Categorygithub.com/wekb/kafka-go
modulepackage
0.3.4
Repository: https://github.com/wekb/kafka-go.git
Documentation: pkg.go.dev

# README

kafka-go CircleCI Go Report Card GoDoc

Motivations

We rely on both Go and Kafka a lot at Segment. Unfortunately, the state of the Go client libraries for Kafka at the time of this writing was not ideal. The available options were:

  • sarama, which is by far the most popular but is quite difficult to work with. It is poorly documented, the API exposes low level concepts of the Kafka protocol, and it doesn't support recent Go features like contexts. It also passes all values as pointers which causes large numbers of dynamic memory allocations, more frequent garbage collections, and higher memory usage.

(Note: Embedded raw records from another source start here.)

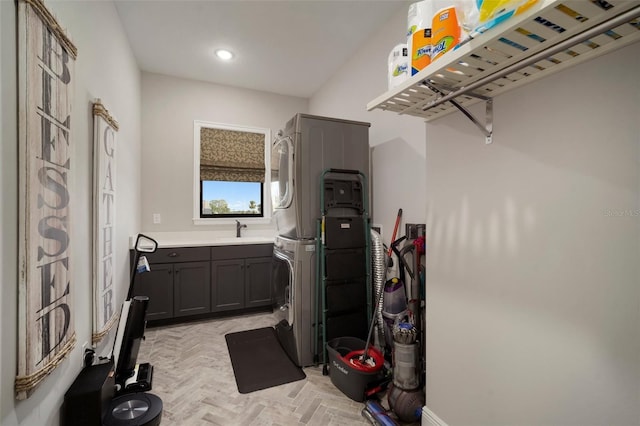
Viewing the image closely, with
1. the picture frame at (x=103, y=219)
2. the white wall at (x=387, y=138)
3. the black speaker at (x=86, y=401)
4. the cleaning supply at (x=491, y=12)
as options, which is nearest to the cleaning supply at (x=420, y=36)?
the cleaning supply at (x=491, y=12)

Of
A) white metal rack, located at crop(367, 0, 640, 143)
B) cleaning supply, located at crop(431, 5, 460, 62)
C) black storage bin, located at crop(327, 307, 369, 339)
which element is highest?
cleaning supply, located at crop(431, 5, 460, 62)

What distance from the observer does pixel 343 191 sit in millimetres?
2535

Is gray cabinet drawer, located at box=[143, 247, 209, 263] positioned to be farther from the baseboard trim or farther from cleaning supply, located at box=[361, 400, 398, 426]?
the baseboard trim

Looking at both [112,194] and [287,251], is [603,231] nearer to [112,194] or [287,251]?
[287,251]

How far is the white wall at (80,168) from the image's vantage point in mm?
954

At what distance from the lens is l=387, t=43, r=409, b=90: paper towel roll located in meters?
1.33

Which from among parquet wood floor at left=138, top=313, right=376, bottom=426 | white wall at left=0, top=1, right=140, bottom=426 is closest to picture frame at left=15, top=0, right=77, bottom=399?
white wall at left=0, top=1, right=140, bottom=426

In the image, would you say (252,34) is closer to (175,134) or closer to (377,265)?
(175,134)

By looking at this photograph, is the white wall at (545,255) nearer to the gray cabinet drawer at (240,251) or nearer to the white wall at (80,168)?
the white wall at (80,168)

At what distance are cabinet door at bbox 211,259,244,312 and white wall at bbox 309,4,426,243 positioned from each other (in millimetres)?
1814

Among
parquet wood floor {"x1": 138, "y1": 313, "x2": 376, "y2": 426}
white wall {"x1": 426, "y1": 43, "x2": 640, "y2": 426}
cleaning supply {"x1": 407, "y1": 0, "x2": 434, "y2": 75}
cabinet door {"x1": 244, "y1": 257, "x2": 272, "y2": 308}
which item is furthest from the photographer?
cabinet door {"x1": 244, "y1": 257, "x2": 272, "y2": 308}

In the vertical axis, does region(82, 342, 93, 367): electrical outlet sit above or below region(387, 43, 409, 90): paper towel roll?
below

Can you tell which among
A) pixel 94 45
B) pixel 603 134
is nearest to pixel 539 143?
pixel 603 134

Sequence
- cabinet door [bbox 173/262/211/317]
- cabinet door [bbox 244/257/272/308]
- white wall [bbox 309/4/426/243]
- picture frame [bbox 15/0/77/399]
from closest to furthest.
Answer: picture frame [bbox 15/0/77/399] → white wall [bbox 309/4/426/243] → cabinet door [bbox 173/262/211/317] → cabinet door [bbox 244/257/272/308]
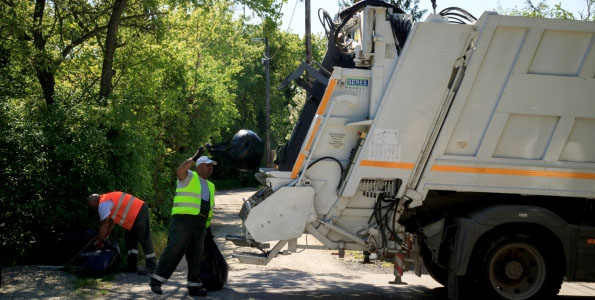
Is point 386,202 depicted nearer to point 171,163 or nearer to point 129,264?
point 129,264

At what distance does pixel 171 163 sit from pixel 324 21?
11.0 meters

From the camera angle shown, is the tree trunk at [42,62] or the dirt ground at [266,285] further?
the tree trunk at [42,62]

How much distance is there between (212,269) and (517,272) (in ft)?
11.0

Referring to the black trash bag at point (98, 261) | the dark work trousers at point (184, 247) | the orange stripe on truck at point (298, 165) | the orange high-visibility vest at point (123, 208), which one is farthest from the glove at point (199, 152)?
the black trash bag at point (98, 261)

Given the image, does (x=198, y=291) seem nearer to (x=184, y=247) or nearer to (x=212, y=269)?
(x=212, y=269)

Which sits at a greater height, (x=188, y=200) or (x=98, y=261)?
(x=188, y=200)

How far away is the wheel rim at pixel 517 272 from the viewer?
22.4ft

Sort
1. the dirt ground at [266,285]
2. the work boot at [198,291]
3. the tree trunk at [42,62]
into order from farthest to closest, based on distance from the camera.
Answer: the tree trunk at [42,62]
the dirt ground at [266,285]
the work boot at [198,291]

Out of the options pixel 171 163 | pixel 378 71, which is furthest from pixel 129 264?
pixel 171 163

  • confluent-kafka-go is a cgo based wrapper around librdkafka, which means it introduces a dependency to a C library on all Go code that uses the package. It has much better documentation than sarama but still lacks support for Go contexts.

  • goka is a more recent Kafka client for Go which focuses on a specific usage pattern. It provides abstractions for using Kafka as a message passing bus between services rather than an ordered log of events, but this is not the typical use case of Kafka for us at Segment. The package also depends on sarama for all interactions with Kafka.

This is where kafka-go comes into play. It provides both low and high level APIs for interacting with Kafka, mirroring concepts and implementing interfaces of the Go standard library to make it easy to use and integrate with existing software.

Kafka versions

kafka-go is currently compatible with Kafka versions from 0.10.1.0 to 2.1.0. While latest versions will be working, some features available from the Kafka API may not be implemented yet.

Golang version

kafka-go is currently compatible with golang version from 1.12+. To use with older versions of golang use release v0.2.5.

Connection GoDoc

The Conn type is the core of the kafka-go package. It wraps around a raw network connection to expose a low-level API to a Kafka server.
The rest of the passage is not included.